= What the task requires =
Gather each line of the data that contains the word "increases" and reproduce those lines in full.

Record set Start Marker

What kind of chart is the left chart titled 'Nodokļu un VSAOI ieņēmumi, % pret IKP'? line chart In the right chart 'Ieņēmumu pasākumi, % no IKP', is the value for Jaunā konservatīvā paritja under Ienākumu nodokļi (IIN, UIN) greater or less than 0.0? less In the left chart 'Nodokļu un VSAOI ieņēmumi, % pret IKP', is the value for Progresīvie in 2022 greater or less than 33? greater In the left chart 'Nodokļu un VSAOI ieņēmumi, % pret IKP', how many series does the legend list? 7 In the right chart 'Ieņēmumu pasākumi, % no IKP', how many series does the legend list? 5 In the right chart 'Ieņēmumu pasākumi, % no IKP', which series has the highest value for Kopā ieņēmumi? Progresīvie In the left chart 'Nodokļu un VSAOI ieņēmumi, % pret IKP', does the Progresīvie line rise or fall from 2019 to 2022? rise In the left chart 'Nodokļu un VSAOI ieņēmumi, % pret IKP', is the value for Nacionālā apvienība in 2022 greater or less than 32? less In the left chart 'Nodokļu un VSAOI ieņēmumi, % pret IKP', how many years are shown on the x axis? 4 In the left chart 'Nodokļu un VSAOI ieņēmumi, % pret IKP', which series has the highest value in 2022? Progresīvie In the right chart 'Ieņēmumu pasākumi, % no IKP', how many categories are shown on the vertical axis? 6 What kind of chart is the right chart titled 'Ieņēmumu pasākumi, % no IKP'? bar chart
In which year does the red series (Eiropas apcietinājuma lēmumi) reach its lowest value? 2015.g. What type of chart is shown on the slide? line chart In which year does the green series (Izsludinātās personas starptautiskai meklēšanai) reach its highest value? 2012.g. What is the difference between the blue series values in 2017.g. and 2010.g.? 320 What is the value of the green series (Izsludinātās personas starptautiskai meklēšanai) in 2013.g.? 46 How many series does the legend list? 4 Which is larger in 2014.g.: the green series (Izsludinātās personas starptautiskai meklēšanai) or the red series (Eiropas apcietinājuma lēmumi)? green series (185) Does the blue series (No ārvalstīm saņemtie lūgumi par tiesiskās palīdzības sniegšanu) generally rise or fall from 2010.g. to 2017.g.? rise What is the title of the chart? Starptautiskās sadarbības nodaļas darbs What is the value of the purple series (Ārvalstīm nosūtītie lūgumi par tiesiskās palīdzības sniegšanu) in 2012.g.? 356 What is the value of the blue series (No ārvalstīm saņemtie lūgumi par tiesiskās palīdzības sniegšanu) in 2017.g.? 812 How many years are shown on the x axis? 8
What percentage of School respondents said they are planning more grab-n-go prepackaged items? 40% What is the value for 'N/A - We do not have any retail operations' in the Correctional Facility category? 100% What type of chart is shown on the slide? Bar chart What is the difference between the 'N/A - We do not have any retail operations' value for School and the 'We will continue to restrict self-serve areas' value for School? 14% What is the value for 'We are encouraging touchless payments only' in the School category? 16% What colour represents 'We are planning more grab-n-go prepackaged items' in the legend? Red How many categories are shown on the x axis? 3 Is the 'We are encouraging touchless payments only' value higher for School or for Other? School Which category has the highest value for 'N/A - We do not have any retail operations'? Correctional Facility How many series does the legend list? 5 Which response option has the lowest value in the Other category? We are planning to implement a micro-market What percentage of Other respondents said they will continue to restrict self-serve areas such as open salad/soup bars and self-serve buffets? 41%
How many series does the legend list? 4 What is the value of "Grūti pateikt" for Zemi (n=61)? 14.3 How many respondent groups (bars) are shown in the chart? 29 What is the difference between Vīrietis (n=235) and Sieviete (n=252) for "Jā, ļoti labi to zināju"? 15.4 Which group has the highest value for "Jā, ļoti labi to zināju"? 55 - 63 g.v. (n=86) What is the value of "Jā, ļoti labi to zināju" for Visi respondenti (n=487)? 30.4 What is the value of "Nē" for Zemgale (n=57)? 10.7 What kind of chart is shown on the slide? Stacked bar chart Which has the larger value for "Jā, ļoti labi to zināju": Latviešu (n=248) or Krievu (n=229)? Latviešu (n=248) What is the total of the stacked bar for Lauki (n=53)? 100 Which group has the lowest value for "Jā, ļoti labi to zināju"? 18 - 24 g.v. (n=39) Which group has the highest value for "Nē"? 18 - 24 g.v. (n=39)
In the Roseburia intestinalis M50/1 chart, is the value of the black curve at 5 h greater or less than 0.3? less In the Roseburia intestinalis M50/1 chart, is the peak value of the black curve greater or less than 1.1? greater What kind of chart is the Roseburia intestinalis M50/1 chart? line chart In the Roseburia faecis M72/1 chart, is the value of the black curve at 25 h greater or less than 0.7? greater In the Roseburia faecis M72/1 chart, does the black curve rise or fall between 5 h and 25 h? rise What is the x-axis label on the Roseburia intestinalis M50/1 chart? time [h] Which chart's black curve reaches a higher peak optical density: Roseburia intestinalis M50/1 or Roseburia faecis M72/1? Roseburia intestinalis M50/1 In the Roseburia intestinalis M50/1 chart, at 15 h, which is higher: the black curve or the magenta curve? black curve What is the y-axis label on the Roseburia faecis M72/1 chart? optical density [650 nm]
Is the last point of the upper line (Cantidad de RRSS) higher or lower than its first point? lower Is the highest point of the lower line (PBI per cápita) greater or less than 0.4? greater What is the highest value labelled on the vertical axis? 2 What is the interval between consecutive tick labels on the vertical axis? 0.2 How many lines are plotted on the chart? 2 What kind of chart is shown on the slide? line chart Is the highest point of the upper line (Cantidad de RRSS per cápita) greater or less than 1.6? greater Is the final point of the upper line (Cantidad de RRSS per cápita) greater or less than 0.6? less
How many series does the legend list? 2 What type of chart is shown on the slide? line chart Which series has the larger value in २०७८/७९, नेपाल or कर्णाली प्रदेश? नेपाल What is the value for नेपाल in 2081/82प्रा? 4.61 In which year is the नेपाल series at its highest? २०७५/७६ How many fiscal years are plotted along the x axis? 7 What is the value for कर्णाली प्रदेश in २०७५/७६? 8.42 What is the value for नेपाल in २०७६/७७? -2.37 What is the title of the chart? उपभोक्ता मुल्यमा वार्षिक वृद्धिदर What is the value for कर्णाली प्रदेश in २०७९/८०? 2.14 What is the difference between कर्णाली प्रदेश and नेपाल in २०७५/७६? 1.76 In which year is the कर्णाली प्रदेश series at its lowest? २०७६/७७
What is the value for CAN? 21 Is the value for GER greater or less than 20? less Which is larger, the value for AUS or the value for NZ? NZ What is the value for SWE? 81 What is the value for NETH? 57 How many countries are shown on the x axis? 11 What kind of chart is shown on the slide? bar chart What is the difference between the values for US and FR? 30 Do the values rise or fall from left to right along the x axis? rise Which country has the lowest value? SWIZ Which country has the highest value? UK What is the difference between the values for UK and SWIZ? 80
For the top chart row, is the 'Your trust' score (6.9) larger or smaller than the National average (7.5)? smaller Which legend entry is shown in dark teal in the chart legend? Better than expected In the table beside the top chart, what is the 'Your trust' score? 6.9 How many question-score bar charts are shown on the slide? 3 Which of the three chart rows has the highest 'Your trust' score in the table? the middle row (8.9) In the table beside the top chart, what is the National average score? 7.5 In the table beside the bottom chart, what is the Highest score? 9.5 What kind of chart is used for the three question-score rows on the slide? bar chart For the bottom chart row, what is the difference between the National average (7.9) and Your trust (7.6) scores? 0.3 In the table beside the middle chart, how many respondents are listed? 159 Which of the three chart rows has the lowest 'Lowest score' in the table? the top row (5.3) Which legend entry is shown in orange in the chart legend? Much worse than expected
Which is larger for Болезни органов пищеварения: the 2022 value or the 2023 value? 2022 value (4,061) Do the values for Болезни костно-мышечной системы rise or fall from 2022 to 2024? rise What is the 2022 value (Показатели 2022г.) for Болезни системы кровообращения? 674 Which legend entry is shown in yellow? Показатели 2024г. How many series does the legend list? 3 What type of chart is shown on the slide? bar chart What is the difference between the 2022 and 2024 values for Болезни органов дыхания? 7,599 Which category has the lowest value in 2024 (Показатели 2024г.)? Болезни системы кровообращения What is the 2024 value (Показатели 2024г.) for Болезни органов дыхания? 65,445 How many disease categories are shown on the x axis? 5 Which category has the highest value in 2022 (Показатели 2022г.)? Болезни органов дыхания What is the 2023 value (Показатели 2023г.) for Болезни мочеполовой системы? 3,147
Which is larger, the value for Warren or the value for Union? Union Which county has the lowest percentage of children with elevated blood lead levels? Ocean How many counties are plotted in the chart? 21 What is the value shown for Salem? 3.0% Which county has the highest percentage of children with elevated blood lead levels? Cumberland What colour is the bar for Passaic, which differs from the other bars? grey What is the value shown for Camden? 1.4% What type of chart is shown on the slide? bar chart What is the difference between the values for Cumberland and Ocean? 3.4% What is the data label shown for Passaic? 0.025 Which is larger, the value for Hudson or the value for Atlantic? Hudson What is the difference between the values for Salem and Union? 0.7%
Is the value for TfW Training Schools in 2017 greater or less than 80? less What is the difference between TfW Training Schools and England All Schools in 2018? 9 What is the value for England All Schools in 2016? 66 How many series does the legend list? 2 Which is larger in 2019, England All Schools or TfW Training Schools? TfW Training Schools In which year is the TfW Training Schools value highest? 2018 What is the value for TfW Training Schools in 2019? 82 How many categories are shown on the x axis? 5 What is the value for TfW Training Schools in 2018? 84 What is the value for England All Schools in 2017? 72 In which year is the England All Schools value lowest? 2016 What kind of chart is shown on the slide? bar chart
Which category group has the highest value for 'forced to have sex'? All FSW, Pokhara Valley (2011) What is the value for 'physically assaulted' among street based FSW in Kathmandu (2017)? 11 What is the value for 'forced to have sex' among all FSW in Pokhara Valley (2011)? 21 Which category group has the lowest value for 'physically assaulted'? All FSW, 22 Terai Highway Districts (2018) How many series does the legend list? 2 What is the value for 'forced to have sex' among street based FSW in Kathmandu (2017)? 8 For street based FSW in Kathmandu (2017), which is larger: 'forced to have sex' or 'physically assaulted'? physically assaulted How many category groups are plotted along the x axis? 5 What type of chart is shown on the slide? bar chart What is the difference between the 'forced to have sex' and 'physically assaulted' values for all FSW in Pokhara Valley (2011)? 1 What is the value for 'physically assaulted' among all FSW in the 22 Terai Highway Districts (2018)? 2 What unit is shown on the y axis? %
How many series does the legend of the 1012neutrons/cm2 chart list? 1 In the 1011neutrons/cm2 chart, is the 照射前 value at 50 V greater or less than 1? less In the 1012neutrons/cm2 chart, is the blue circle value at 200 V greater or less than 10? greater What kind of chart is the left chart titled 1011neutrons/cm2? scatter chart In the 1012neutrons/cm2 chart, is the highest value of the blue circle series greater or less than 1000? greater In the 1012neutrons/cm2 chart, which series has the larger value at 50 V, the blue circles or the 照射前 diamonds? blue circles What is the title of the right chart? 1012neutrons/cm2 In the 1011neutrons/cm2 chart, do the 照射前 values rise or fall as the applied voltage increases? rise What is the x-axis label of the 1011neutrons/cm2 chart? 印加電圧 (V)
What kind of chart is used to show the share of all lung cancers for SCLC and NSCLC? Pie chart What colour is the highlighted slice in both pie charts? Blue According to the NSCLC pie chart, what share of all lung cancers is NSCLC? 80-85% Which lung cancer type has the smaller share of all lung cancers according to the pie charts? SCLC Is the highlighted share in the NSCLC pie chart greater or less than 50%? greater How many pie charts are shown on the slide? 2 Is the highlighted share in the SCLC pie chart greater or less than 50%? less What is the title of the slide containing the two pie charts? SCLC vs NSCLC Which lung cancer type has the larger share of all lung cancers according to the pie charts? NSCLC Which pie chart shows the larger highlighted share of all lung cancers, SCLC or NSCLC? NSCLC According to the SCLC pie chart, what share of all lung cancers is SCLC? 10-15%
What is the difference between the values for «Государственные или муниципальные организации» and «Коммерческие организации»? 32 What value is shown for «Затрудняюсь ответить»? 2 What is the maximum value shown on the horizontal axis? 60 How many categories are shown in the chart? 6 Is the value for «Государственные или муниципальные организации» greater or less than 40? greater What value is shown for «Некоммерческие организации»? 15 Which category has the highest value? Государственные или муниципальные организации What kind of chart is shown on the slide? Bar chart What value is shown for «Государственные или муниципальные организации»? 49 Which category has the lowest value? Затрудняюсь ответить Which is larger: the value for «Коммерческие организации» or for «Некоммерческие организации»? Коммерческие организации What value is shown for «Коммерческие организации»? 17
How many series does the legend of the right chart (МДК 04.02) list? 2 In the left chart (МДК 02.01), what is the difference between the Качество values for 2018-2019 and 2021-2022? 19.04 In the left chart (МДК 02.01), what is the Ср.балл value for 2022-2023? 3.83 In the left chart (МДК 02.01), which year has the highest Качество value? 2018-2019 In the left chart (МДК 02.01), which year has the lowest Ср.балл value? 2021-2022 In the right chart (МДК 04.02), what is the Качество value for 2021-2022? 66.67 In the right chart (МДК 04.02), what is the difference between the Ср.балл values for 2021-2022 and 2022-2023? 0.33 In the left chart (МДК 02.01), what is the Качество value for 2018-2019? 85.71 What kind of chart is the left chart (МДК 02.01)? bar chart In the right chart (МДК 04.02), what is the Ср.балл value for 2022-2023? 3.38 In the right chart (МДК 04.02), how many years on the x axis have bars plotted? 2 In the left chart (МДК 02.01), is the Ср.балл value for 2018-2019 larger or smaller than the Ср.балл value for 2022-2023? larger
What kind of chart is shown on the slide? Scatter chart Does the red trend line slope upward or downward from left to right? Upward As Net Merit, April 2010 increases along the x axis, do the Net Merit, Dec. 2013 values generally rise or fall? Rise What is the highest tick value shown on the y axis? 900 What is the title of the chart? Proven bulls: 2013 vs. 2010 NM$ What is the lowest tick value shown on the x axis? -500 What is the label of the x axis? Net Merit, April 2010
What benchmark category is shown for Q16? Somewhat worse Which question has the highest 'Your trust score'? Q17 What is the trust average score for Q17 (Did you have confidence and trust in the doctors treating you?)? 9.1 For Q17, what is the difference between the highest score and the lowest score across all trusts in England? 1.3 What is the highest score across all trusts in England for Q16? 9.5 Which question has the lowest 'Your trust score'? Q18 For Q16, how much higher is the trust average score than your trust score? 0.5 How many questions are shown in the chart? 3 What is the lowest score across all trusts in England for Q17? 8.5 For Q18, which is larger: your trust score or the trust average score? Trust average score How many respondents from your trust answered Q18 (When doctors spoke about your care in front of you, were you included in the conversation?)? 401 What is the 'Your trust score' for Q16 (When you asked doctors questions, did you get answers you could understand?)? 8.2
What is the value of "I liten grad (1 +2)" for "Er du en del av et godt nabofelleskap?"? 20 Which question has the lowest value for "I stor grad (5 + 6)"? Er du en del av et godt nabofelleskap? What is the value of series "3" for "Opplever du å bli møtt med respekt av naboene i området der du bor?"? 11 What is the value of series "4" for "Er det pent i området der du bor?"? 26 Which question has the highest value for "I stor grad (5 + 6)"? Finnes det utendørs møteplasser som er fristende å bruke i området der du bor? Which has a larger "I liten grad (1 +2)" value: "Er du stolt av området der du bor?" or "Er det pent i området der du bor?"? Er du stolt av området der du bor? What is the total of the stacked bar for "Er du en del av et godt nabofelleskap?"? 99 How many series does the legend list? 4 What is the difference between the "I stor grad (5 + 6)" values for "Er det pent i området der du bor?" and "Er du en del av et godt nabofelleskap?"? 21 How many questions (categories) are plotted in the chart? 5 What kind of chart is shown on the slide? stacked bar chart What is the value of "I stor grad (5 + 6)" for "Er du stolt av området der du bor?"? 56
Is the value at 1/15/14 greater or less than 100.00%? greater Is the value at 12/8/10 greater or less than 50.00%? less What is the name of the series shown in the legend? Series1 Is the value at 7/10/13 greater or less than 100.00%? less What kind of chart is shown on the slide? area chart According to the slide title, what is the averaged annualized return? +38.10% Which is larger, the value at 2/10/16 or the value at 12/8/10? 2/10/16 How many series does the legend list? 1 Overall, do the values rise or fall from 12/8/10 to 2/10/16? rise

Record set End Marker

= Task result =
How many series does the legend of the 1012neutrons/cm2 chart list? 1 In the 1011neutrons/cm2 chart, is the 照射前 value at 50 V greater or less than 1? less In the 1012neutrons/cm2 chart, is the blue circle value at 200 V greater or less than 10? greater What kind of chart is the left chart titled 1011neutrons/cm2? scatter chart In the 1012neutrons/cm2 chart, is the highest value of the blue circle series greater or less than 1000? greater In the 1012neutrons/cm2 chart, which series has the larger value at 50 V, the blue circles or the 照射前 diamonds? blue circles What is the title of the right chart? 1012neutrons/cm2 In the 1011neutrons/cm2 chart, do the 照射前 values rise or fall as the applied voltage increases? rise What is the x-axis label of the 1011neutrons/cm2 chart? 印加電圧 (V)
What kind of chart is shown on the slide? Scatter chart Does the red trend line slope upward or downward from left to right? Upward As Net Merit, April 2010 increases along the x axis, do the Net Merit, Dec. 2013 values generally rise or fall? Rise What is the highest tick value shown on the y axis? 900 What is the title of the chart? Proven bulls: 2013 vs. 2010 NM$ What is the lowest tick value shown on the x axis? -500 What is the label of the x axis? Net Merit, April 2010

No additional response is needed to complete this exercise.